Anomaly Detection in Python

Anomaly Detection helps in identifying outliers in a dataset. Various Anomaly Detection techniques have been explored in the theoretical blog Anomaly Detection. In this blog post, we will explore two ways of anomaly detection - One Class SVM and Isolation Forest.

One Class SVM

One Class SVM i.e. One-Class Support Vector Machine is an unsupervised algorithm that learns a decision function to identify outliers. We will be using the Iris dataset which we used for performing clustering.

Adding Libraries

We add some preliminary libraries that will be useful throughout.

python

import numpy as np
import pandas as pd
import matplotlib.pyplot as plt
%matplotlib inline

Dataset

Iris dataset is now loaded to detect anomalies in it.

python

from sklearn import datasets
iris = datasets.load_iris()
iris_data = pd.DataFrame(iris.data)
iris_data.columns = iris.feature_names
iris_data['Type']=iris.target
iris_data.head()

The above output is the complete iris dataset. We will be only requiring the independent variables to identify the outliers.

python

iris_X = iris_data[['sepal length (cm)','sepal width (cm)','petal length (cm)','petal width (cm)']]

Importing OneClassSVM Library

We import OneClassSVM from sklearn.svm which will allow us to create a One-Class Support Vector Machine model.

Building and Fitting Model

In the following code, we first declare the value of nu which defines the upper bound of the fraction of outliers. We then initialize the model and fit it on the iris dataset.

python

from sklearn.svm import OneClassSVM
nu = 0.05
ocsvm = OneClassSVM(kernel='rbf', gamma=0.05, nu=nu)
ocsvm.fit(iris_X)

Defining Outliers

We now use the above-created model to identify the outliers in the dataset.

python

pred_ocsvm = ocsvm.predict(iris_X)
pred_ocsvm

pred_ocsvm array output showing 1 and -1 values

All values that are equal to -1 are outliers.

Outlier Observations

We can create a dataset only having the outlier observations.

python

X_outliers = iris_X[ocsvm.predict(iris_X) == -1]
X_outliers

Outlier observations identified by OneClassSVM

The following observations are considered as outliers by the One-Class SVM.

Isolation Forest

Isolation Forest is an effective and more efficient means of detecting anomalies in a dataset. It isolates observations by randomly selecting a feature and randomly selecting split values between maximum and minimum values of the selected feature. This repeated partitioning can be represented as trees, and hence comes the concept of random decision trees. We will fit the model on the iris dataset and predict the outliers.
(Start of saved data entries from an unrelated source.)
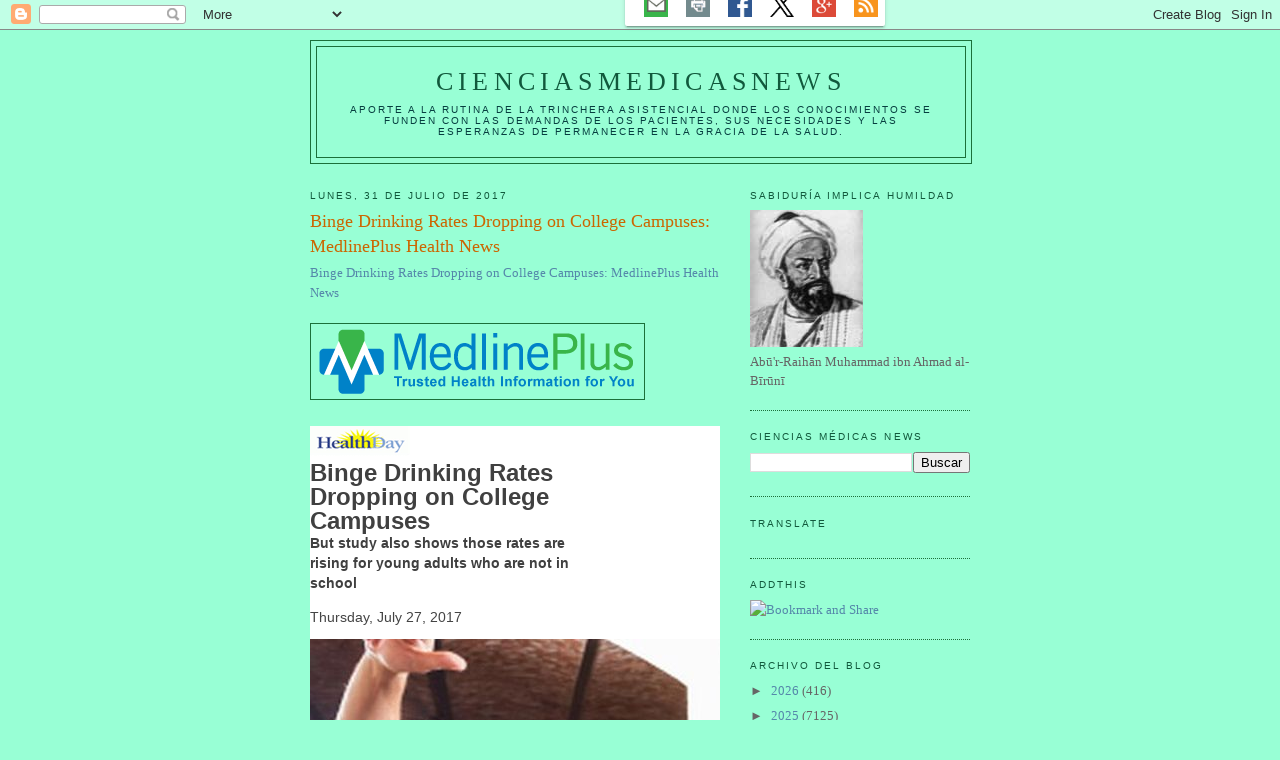

--- FILE ---
content_type: text/html; charset=utf-8
request_url: https://www.google.com/recaptcha/api2/aframe
body_size: 266
content:
<!DOCTYPE HTML><html><head><meta http-equiv="content-type" content="text/html; charset=UTF-8"></head><body><script nonce="5b-HdpyaoJZJlv3-3DrXMw">/** Anti-fraud and anti-abuse applications only. See google.com/recaptcha */ try{var clients={'sodar':'https://pagead2.googlesyndication.com/pagead/sodar?'};window.addEventListener("message",function(a){try{if(a.source===window.parent){var b=JSON.parse(a.data);var c=clients[b['id']];if(c){var d=document.createElement('img');d.src=c+b['params']+'&rc='+(localStorage.getItem("rc::a")?sessionStorage.getItem("rc::b"):"");window.document.body.appendChild(d);sessionStorage.setItem("rc::e",parseInt(sessionStorage.getItem("rc::e")||0)+1);localStorage.setItem("rc::h",'1769009561133');}}}catch(b){}});window.parent.postMessage("_grecaptcha_ready", "*");}catch(b){}</script></body></html>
Importing IsolationForest Library

We import IsolationForest from sklearn.ensemble which will allow us to create an Isolation Forest model.

Building and Fitting Model

We now build an Isolation Forest model and fit it on the Iris dataset.

python

from sklearn.ensemble import IsolationForest
iforest = IsolationForest(n_estimators=300, contamination=0.10)
iforest = iforest.fit(iris_X)

Defining Outliers

We now use the above-created model to identify the outliers in the dataset.

python

pred_isoF = iforest.predict(iris_X)
pred_isoF

pred_isoF array output showing 1 and -1 values

Here values equal to -1 are the outliers.

Outlier Observations

We create a dataset only having the outlier observations.

python

isoF_outliers = iris_X[iforest.predict(iris_X) == -1]
isoF_outliers

Outlier observations identified by Isolation Forest

The above observations are termed as outliers by our Isolation Forest model.

In this blog post, we used Python to create models that help us in identifying anomalies in the data in an unsupervised environment. We have created the same models using R and this has been shown on the blog - Anomaly Detection in R.